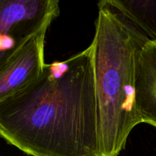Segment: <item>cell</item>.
Segmentation results:
<instances>
[{"instance_id":"obj_1","label":"cell","mask_w":156,"mask_h":156,"mask_svg":"<svg viewBox=\"0 0 156 156\" xmlns=\"http://www.w3.org/2000/svg\"><path fill=\"white\" fill-rule=\"evenodd\" d=\"M0 138L31 156H101L90 46L0 101Z\"/></svg>"},{"instance_id":"obj_2","label":"cell","mask_w":156,"mask_h":156,"mask_svg":"<svg viewBox=\"0 0 156 156\" xmlns=\"http://www.w3.org/2000/svg\"><path fill=\"white\" fill-rule=\"evenodd\" d=\"M90 45L100 120L101 156H118L142 123L136 105V60L149 42L130 22L98 2Z\"/></svg>"},{"instance_id":"obj_3","label":"cell","mask_w":156,"mask_h":156,"mask_svg":"<svg viewBox=\"0 0 156 156\" xmlns=\"http://www.w3.org/2000/svg\"><path fill=\"white\" fill-rule=\"evenodd\" d=\"M59 13L57 0H0V72Z\"/></svg>"},{"instance_id":"obj_4","label":"cell","mask_w":156,"mask_h":156,"mask_svg":"<svg viewBox=\"0 0 156 156\" xmlns=\"http://www.w3.org/2000/svg\"><path fill=\"white\" fill-rule=\"evenodd\" d=\"M48 28L34 36L0 72V101L12 95L43 73L44 44Z\"/></svg>"},{"instance_id":"obj_5","label":"cell","mask_w":156,"mask_h":156,"mask_svg":"<svg viewBox=\"0 0 156 156\" xmlns=\"http://www.w3.org/2000/svg\"><path fill=\"white\" fill-rule=\"evenodd\" d=\"M136 105L142 123L156 128V43L145 44L136 60Z\"/></svg>"},{"instance_id":"obj_6","label":"cell","mask_w":156,"mask_h":156,"mask_svg":"<svg viewBox=\"0 0 156 156\" xmlns=\"http://www.w3.org/2000/svg\"><path fill=\"white\" fill-rule=\"evenodd\" d=\"M130 22L149 42L156 43V1L155 0H102Z\"/></svg>"},{"instance_id":"obj_7","label":"cell","mask_w":156,"mask_h":156,"mask_svg":"<svg viewBox=\"0 0 156 156\" xmlns=\"http://www.w3.org/2000/svg\"><path fill=\"white\" fill-rule=\"evenodd\" d=\"M0 156H2V155H0Z\"/></svg>"}]
</instances>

**Exercise task:** Copy out, unchanged, every line from the start of the items through the line that contains "<instances>", including that line. Leave the pictures out of your answer.

**Result of this task:**
Segment: <item>cell</item>.
Segmentation results:
<instances>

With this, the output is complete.